Entre tema y tema –en su mayoría versiones propias de temas de otros– Manguel le acercó traducciones en inglés de algunos de nuestros popes literarios: no faltaron Alejandra Pizarnik, Borges y Silvina Ocampo, ni un poema de María Elena Walsh hablando del continente americano que nos emocionó a todos y que ella guardó especialmente y prometió leer a su regreso a Nueva York, cuando junto a otros músicos participe de un recital a favor de la regulación de la tenencia de armas en Estados Unidos, promovida por estudiantes secundarios. “No me miren a mí –repitió más de una vez–, es la juventud la que se está levantando”.
En un muy discreto segundo plano Guillermo Kuitca –que en tanto curador de la muestra era el artífice del evento– proyectaba en el fondo de la escena pinturas de tonos cálidos que teñían el encuentro de rojos anaranjados y violáceos. “¿Creés en la vida después de la muerte?”, preguntó Manguel cuando Patti leyó una carta que le escribió a su amigo y amor Robert Mapplethorpe, días después de la muerte del fotógrafo. “Creo en el viaje y en el movimiento –contestó ella– y no veo por qué el hecho de que dejemos de verlo con nuestros ojos debería significar que ese movimiento se ha detenido”.
Mucho más que los cuarenta minutos anunciados por el personal del centro cultural duró el recital poético. Patti y Manguel fueron tejiendo un diálogo íntimo, tranquilo, probablemente ensayado –cada idea desplegada daba pie a una canción precisa– que también tuvo sus momentos de frescura.
Hablaron del amor, del cinismo, de la ceguera y del color amarillo. “En un mundo de corporaciones todos somos marginales” fue una de las tantas frases que ella disparó a quemarropa. Minutos después levantó el bollito verde que le habían lanzado desde la platea y se lo ajustó a la muñeca, levantando el puño a favor del aborto.
Antes de cantar el último tema –un cóver dulcísimo de “I can´t help falling in love with you”, de Elvis– explicó que no haría bises porque tenía hambre y pidió que no insistieran. Semejante acto de sinceridad fue la clave del éxito, ante un público famoso por sus demostraciones de cariño y una devoción, un tanto explotadora, hacia sus artistas.
En la última bandeja del pullman –el espacio que democráticamente supimos conseguir todos los que no pudimos hacer guardia en el edificio desde el mediodía– yo había estado hasta ese momento entregada al sonido, conmovida por el espectro de colores que esa voz aún desplegaba: el dolor, la sabiduría y la sensualidad, todavía posible, a los 71 años.

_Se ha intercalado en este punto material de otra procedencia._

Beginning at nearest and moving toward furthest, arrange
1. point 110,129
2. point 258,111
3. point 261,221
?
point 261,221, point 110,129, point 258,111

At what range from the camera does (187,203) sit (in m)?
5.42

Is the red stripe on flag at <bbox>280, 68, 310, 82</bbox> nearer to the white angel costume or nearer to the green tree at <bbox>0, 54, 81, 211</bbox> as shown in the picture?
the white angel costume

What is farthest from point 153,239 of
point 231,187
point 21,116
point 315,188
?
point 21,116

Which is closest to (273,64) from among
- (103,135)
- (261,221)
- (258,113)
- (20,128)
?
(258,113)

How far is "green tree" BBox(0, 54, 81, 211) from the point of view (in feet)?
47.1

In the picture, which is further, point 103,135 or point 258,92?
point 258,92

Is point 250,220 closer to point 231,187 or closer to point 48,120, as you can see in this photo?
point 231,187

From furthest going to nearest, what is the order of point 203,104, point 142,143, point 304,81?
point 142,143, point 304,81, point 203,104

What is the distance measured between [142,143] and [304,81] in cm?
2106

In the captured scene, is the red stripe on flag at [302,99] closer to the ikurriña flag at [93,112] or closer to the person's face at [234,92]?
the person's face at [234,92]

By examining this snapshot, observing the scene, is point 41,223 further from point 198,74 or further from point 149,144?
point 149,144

En ese instante abrí los ojos y sucumbí al influjo de las pantallas: tuve la ambición de grabarla, pero cancelé la misión apenas me di cuenta de que estaba reduciendo mi vivencia a los pocos centímetros que mide mi teléfono.
El jueves reincidí. Junto a otros cuatro músicos en escena el concierto fue mucho más “rockero”. En esa segunda noche no faltaron ni los clásicos ni los bises, pero sí, acaso, algo de esa intimidad compartida entre más de mil personas que inesperadamente sucedió el día anterior. En el lapso de 24 horas Patti Smith confirmó por qué es una leyenda del punk, pero también desplegó ante el público porteño una faceta menos conocida, más cercana a la poesía, aunque no necesariamente al poema: la magia de una voz poniendo en acto la palabra.